BUFFALO, N.Y. — FeedMore WNY is partnering with D'Youville University and Catholic Health to fight hunger through an initiative called the Food Farmacy.
It's more than just a food pantry. There's a focus on health and wellness through nutrition and increasing access to healthy, fresh food. Clients can work with a dietitian and get free nutrition counseling. The Food Farmacy also offers free cooking classes.
Clients are encouraged to set health goals and monitor their progress with free health screenings.
It's located inside the D'Youville Heath Professions Hub located at 301 Connecticut Street in Buffalo. Hours are Tuesdays and Thursdays from 10 a.m. to 2 p.m.
The Food Farmacy isn't just for university students; anyone from Western New York can take advantage of the Farmacy's services.
Patients at Sisters Health Center — located in the same building — are also referred to the Farmacy, especially those at risk of health problems tied to poor diets, such as obesity, diabetes, or heart disease.
"We tend to have a lot of different products that might be low in sodium and low in sugar if someone has a specific need. We get gluten-free options. We get halal options. We are really trying to encompass everyone's specific needs, make sure they are eating and eating the food they like and fueling their bodies," said Food Farmacy dietitian Katie Morris.
The Food Farmacy was launched about a year ago, and so far they've helped more than 400 people in the community.
Clients make their choices on an iPad, and Farmacy volunteers do the "shopping."
Client Melissa Williams was invited to check out the Farmacy at a time when she really needed some help focusing on her physical and mental health.
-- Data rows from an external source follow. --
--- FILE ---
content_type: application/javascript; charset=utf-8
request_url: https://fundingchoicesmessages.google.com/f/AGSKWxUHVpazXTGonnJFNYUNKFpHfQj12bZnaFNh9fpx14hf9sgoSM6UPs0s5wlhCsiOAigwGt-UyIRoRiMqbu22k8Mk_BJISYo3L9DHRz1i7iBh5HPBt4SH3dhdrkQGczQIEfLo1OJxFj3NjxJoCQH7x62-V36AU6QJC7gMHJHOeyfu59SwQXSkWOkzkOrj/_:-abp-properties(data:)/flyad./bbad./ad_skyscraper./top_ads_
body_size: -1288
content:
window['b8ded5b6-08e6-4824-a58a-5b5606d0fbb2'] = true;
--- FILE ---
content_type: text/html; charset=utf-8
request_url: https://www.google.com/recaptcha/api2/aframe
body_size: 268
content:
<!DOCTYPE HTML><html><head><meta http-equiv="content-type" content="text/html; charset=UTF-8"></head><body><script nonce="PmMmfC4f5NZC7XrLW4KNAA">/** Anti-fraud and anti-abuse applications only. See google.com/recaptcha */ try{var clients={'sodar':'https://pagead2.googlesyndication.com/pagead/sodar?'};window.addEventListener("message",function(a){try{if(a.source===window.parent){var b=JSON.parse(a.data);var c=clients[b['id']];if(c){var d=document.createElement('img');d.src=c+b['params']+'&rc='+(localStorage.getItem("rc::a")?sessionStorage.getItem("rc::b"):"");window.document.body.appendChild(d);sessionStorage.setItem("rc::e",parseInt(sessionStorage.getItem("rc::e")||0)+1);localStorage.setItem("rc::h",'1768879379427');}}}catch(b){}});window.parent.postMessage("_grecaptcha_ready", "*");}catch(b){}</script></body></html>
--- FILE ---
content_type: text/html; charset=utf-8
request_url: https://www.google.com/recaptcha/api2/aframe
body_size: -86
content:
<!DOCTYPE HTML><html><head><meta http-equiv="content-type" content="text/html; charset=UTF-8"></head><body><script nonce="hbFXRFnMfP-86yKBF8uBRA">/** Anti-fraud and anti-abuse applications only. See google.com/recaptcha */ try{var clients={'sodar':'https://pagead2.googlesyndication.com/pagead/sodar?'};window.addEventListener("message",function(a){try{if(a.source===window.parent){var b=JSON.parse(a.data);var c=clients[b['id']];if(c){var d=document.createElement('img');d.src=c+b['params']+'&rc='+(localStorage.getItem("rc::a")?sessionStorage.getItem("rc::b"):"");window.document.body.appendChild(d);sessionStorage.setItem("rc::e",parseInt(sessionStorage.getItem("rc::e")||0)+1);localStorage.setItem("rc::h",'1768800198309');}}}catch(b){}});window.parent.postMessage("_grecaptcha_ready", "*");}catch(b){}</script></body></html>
"The Food Farmacy doesn't just represent to me the actual physical, literal food. It is the knowledge, the skills. It's the relationships that you build here that you're getting as part of your food, your diet. My new diet is compassion, love, confidence, courage, and understanding. And well being. That's the food you're getting from the Food Farmacy," said Williams.
Clients also get a certificate upon completing the program, but many continue to pop into the classes and still check in with the dietitian.
The goal, aside from fighting food insecurity, is to have the clients become ambassadors in the community — let people know of this resource and share the things they've learned with their families and others.